I’m making no excuses.
And now for the awkward part. Being a food-obsessed person, you’re probably expecting me to whip out a much-loved, tried and tested, blindingly brilliant recipe for homemade lemon curd. Um… will a referral do? I came across a gem of a recipe for lemon curd from Cookies for England earlier this week. Although my shop bought lemon curd was fine, this homemade version somehow manages to look so much more appetising. It’s also really quick to make and requires just 4 ingredients.
I have a few of these Blueberry Lemon Scones floating around in my freezer. I think it’s time to pull them out and give them the Five Star treatment with some homemade lemon curd. Oh, and maybe a scoop or two of clotted cream.
British scones are generally less sweet than American scones but no less tasty. They really are great vessels for whatever you choose to top them with. If you can’t get hold of clotted cream then whipped cream would be a great substitute, or for a less sweet treat, a generous slick of butter. Whatever you decide to spread on top of these scones, my advice is to splurge shamelessly.

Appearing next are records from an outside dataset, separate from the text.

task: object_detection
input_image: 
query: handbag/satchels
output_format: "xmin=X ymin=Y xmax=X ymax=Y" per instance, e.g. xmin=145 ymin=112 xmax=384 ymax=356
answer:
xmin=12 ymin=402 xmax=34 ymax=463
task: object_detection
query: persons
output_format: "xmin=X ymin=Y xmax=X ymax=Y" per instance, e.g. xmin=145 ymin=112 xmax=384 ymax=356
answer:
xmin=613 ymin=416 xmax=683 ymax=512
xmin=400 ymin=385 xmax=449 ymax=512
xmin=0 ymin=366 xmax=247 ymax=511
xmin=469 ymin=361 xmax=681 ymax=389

- 275 g/ 9 1/2 oz Plain (all purpose) flour
- 3 tsp Baking powder
- 1/4 tsp Salt
- 50 g/ 2oz Unsalted butter (softened)
- 40 g/ 1.5oz Caster sugar
- 100 g/ 4oz Fresh blueberries
- Zest 1 lemon
- 2 tbsp Lemon juice
- 1 Wgg
- 200 ml/ 3/4 cup + 1 tbsp Buttermilk
- 1/2 tsp Lemon juice
- 4 tsp Caster sugar
- A little beaten egg
Preheat the oven 220°C/ 425°F/ GM7 and lightly grease 2 baking sheets (or use non-stick ones)
Put the flour, baking powder and salt into a large basin & mix. Add the butter and rub in
Stir the caster sugar through the flour mix, then add the lemon zest and blueberries. Toss briefly
Put the egg, buttermilk and 2 tbsp of lemon juice into a jug and beat well. Reserve about 2 tbsp of the liquid and add the rest to the mixing bowl. Stir, as gently as you can, with a blunt knife, to form a sticky dough. Try not to damage the blueberries too much. Add a little more liquid if necessary - it is better to have a wet dough than a dry dough
Once combined, turn onto a floured worktop and, using your hands, press the dough out to a thickness of around 2.5 cm (1 inch)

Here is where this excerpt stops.